→ DATA SECTION
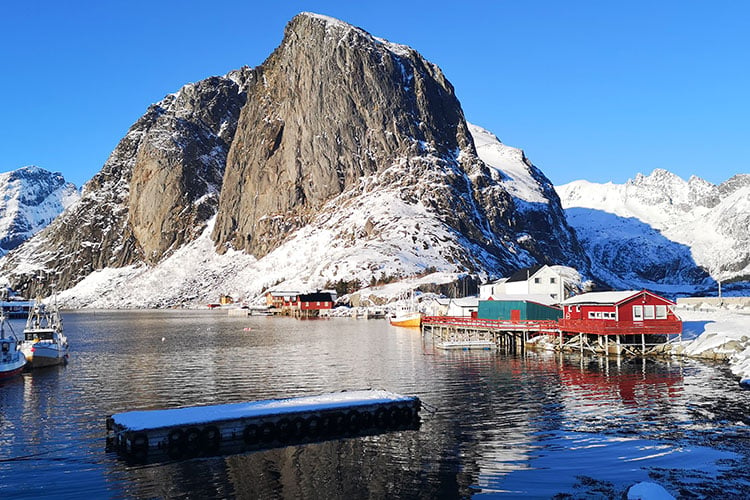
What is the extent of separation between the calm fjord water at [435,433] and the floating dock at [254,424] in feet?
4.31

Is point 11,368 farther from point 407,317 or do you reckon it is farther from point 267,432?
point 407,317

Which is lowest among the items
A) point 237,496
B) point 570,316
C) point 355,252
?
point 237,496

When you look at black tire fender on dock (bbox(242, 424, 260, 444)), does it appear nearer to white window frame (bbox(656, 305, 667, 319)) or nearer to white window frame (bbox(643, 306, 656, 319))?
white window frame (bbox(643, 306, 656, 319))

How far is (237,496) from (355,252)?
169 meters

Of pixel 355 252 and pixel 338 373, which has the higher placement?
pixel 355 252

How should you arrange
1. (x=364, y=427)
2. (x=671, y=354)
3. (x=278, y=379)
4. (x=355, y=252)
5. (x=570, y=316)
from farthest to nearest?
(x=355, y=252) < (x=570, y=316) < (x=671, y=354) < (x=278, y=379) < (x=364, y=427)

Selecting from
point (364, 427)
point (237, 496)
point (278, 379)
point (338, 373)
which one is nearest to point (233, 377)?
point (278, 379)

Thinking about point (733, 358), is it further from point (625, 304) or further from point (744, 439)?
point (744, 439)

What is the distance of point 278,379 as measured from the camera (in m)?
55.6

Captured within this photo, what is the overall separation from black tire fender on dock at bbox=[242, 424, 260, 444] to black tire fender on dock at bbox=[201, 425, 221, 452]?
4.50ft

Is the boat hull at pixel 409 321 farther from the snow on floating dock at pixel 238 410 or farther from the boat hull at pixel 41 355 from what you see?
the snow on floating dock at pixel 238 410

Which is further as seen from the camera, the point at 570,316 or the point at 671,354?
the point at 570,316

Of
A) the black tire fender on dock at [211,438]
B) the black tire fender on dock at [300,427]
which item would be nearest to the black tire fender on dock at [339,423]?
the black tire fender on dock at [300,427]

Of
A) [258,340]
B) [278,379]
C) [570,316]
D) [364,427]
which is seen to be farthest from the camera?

→ WHAT THE TASK ASKS
Transcribe the records above exactly, omitting every picture they contain.

→ CORRECT RESPONSE
What is the extent of separation between the calm fjord water at [435,433] and the floating dock at [254,424] in feet?
4.31

Is point 11,368 farther from point 407,317 or do you reckon it is farther from point 267,432?
point 407,317

Which is lowest among the items
A) point 237,496
B) point 570,316
C) point 355,252
?
point 237,496

When you look at black tire fender on dock (bbox(242, 424, 260, 444)), does it appear nearer to white window frame (bbox(656, 305, 667, 319)) or nearer to white window frame (bbox(643, 306, 656, 319))?
white window frame (bbox(643, 306, 656, 319))

How far is (237,496) from (355,252)?
169 meters

Of pixel 355 252 and pixel 338 373, which has the higher placement?
pixel 355 252

How should you arrange
1. (x=364, y=427)
2. (x=671, y=354)
3. (x=278, y=379)
4. (x=355, y=252)
5. (x=570, y=316)
from farthest to nearest?
(x=355, y=252) < (x=570, y=316) < (x=671, y=354) < (x=278, y=379) < (x=364, y=427)

Selecting from
point (364, 427)
point (237, 496)
point (278, 379)
point (338, 373)
which one is nearest to point (233, 377)?
point (278, 379)

Thinking about point (733, 358), is it further from point (625, 304) or further from point (744, 439)?
point (744, 439)

What is the distance of point 278,379 as measured from the camera (in m)?
55.6

Captured within this photo, what is the overall separation from black tire fender on dock at bbox=[242, 424, 260, 444] to black tire fender on dock at bbox=[201, 425, 221, 452]?
4.50ft

Is the boat hull at pixel 409 321 farther from the snow on floating dock at pixel 238 410 or farther from the boat hull at pixel 41 355 from what you see?
the snow on floating dock at pixel 238 410

Which is further as seen from the camera, the point at 570,316 or the point at 671,354?
the point at 570,316

Of
A) the black tire fender on dock at [211,438]
B) the black tire fender on dock at [300,427]
which item would be nearest to the black tire fender on dock at [339,423]?
the black tire fender on dock at [300,427]

Of
A) [258,340]
B) [278,379]
C) [570,316]
D) [364,427]
which is seen to be farthest from the camera?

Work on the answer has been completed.